I just read The Genesis Machine by Amy Webb and Andrew Hessel. I found it one of the most difficult reads that I can recall. I don’t mean that it is poorly written, it is not. I don’t mean that it is hard to understand, it is only mildly difficult to comprehend. What I mean is that I can’t stand the topic and the implications. Reading the book felt a little like watching a horror movie where you know that it is just going to keep getting worse and worse, finally ending in total disaster. Unfortunately, the disaster that seems to be at the end of the story involves the human race.

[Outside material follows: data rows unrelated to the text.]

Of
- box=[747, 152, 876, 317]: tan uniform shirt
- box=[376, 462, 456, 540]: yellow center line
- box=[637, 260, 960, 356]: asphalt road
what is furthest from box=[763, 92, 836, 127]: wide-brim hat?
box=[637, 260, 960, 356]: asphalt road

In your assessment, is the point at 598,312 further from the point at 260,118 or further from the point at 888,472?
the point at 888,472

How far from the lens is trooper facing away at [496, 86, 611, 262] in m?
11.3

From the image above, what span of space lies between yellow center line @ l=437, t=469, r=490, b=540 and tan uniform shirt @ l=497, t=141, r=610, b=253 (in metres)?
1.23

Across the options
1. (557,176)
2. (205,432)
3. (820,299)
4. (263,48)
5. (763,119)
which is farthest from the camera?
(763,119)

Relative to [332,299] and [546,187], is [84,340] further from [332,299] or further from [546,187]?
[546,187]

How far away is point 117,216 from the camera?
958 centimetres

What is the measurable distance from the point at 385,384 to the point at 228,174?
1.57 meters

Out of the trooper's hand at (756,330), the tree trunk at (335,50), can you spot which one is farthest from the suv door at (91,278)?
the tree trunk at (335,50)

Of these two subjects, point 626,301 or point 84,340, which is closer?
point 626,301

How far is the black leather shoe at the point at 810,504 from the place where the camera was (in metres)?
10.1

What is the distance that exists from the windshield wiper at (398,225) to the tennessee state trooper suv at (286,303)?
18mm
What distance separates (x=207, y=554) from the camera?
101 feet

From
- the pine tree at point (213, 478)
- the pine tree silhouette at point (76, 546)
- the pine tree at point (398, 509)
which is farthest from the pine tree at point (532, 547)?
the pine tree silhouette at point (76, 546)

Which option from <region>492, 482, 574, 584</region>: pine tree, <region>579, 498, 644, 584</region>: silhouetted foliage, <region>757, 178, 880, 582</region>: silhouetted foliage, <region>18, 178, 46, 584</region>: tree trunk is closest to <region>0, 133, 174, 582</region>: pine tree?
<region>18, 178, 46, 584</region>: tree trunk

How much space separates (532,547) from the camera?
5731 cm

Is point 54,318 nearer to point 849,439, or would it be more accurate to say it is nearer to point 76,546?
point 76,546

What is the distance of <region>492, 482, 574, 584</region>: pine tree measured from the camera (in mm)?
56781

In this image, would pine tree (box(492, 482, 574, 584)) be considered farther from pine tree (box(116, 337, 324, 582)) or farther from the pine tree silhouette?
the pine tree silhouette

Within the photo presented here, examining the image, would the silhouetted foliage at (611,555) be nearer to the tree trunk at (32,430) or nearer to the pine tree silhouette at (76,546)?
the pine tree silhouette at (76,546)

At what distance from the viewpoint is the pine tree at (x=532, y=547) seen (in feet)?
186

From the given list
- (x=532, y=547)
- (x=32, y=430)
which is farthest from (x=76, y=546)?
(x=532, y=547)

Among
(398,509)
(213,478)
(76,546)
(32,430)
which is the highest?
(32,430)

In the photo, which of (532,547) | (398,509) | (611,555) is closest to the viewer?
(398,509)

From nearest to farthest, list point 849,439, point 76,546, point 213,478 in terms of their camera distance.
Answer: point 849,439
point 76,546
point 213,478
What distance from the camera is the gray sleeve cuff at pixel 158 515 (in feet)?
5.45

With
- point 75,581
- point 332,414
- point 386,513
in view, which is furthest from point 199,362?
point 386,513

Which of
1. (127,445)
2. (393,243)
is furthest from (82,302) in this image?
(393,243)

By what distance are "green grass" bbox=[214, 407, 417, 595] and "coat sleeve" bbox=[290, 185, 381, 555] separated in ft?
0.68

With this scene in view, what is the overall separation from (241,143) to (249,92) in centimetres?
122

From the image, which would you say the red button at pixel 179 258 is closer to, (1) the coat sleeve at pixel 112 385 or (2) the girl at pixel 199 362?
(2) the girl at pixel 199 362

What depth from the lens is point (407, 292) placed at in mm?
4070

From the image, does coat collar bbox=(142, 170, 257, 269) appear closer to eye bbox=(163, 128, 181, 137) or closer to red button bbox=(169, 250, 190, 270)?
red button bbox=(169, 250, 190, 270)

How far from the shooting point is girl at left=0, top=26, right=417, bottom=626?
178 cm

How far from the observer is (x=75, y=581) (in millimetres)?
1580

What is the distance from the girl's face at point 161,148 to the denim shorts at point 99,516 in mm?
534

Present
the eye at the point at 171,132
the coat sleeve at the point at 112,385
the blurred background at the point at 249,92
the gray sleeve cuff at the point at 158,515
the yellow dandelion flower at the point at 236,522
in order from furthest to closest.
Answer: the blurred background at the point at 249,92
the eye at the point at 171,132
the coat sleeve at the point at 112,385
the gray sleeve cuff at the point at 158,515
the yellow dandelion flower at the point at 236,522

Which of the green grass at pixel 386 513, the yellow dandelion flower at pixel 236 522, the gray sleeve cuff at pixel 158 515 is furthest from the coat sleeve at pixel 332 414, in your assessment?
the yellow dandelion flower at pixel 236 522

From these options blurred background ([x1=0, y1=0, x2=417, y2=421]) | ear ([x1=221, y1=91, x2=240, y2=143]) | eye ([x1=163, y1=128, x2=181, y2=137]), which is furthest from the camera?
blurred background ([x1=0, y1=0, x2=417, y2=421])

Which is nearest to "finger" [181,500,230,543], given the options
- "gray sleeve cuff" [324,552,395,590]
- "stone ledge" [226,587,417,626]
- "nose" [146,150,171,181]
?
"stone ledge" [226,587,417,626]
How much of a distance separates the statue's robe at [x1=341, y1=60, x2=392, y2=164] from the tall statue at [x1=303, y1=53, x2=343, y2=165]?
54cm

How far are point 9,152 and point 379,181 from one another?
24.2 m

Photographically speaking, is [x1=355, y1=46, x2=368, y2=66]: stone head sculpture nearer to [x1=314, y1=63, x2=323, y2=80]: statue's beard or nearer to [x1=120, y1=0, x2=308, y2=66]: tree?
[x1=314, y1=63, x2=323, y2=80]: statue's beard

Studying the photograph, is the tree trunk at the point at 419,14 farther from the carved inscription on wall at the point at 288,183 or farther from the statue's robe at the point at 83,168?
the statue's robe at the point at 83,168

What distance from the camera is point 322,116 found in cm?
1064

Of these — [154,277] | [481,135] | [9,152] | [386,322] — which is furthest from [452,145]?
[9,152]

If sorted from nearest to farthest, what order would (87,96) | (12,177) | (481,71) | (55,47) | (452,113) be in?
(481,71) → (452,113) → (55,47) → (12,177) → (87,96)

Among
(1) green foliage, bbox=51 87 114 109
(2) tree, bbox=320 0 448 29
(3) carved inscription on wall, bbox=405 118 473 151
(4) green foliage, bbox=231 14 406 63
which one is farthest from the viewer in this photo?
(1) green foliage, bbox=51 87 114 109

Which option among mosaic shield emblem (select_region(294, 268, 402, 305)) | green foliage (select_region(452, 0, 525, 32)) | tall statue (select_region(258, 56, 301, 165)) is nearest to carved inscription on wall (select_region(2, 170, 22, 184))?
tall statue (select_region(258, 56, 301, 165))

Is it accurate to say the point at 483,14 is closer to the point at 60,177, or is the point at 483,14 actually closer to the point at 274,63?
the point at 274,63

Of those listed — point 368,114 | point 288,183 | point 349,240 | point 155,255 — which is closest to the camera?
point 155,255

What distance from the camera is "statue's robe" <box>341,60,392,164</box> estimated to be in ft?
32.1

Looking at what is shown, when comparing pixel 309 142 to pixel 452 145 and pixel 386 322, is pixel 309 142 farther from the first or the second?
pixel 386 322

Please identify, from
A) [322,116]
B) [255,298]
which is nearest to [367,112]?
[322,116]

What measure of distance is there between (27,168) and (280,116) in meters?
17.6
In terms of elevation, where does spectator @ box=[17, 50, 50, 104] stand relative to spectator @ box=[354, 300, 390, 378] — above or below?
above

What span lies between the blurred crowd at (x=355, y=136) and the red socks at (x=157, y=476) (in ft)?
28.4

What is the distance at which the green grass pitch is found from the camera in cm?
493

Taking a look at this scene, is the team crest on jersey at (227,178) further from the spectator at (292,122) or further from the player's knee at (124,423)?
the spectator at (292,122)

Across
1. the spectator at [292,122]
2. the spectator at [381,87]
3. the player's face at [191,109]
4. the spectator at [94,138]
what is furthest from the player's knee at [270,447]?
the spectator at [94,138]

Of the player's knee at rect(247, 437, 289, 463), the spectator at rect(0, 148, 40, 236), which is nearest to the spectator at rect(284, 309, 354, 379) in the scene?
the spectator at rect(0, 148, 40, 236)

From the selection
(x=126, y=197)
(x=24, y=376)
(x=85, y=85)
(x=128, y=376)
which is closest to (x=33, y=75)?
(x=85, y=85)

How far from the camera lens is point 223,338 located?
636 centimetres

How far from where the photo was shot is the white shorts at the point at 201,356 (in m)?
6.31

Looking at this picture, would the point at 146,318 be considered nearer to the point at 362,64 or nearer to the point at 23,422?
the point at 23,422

The book discusses the wonderful things that gene editing (via CRISPR and other tools) is accomplishing with regard to medical and agricultural advances. Truly amazing things are being done in the benefit of mankind (such as Golden Rice that was created by inserting chrysanthemum genes into rice dna to create rice that is high in vitamin A) – but with that amazing power for good comes an equally amazing risks. Not only are these tools being used to create new vaccines, to prevent genetic diseases before birth, “cure” a vast array of genetically related diseases but it is being used to create new organisms that would never come to pass through “normal” breeding processes because genes are being introduced from other species that would never be in the gene pool.
There is an amazing amount of “mix-and-matching” between species being done in laboratories around the world, and many new traits being introduced into species germ lines of species (including humans) that will propagate and mutate into the distant future. Brand new organisms are being created using artificial intelligence techniques putting together entirely new sequences of genetic codes – not cobbling together parts from difference species, but starting from scratch and making new life. Currently, all life seems to come from a common ancestor from billions of years ago. Now scientists are starting all over again, with a new man-made germ line. What could possibly go wrong?
Throughout the book there are comments along the lines of “this is great as long as it isn’t released into the wild”, or “we know the potential risks well enough to understand the cost/benefit assessments”, and “great harm could be done so we have to have regulations to keep people from doing these sorts of things.”
What could go wrong with something that has great power (including devastating bio-weapons)? All that there is between catastrophe and amazing benefits is people’s willingness to “play by the rules” instead of achieving great wealth and/or power, with the understanding that this all has to be error free with people never making any mistakes. The history of humanity isn’t very good with regard to abusing power, understanding all of the implications of a new development, and working error free. Over the past decade, there have already been many abuses, poor decisions, and mistakes with regard to gene editing activities. They will continue – there is zero chance of controlling them.
So now that we have let that particular genie out of the bottle, we can only wait to find out just how bad things can become when “what could go wrong” – does. I see no possible path around multiple catastrophes at an ever-increasing frequency. It is easy to predict some of the “what could go wrong” scenarios (such as release of a new super-covid type pandemic), the accidental destruction of entire species that turn out to have important beneficial roles in the environment, and many others. However, there are also many unknown unknowns that we will discover – with the disclaimer of “who would have thought of that?”, or “nobody would do a thing like that.” We are going to learn a lot of new lessons – I really hope it works out for our descendants, but I think they have yet another earth shattering set of problems to attempt to solve.
These kinds of true stories really leave me in a gloomy state of mind. What idiots people are. The list of mankind’s insanity just keeps getting longer as we get technologically more “advanced”.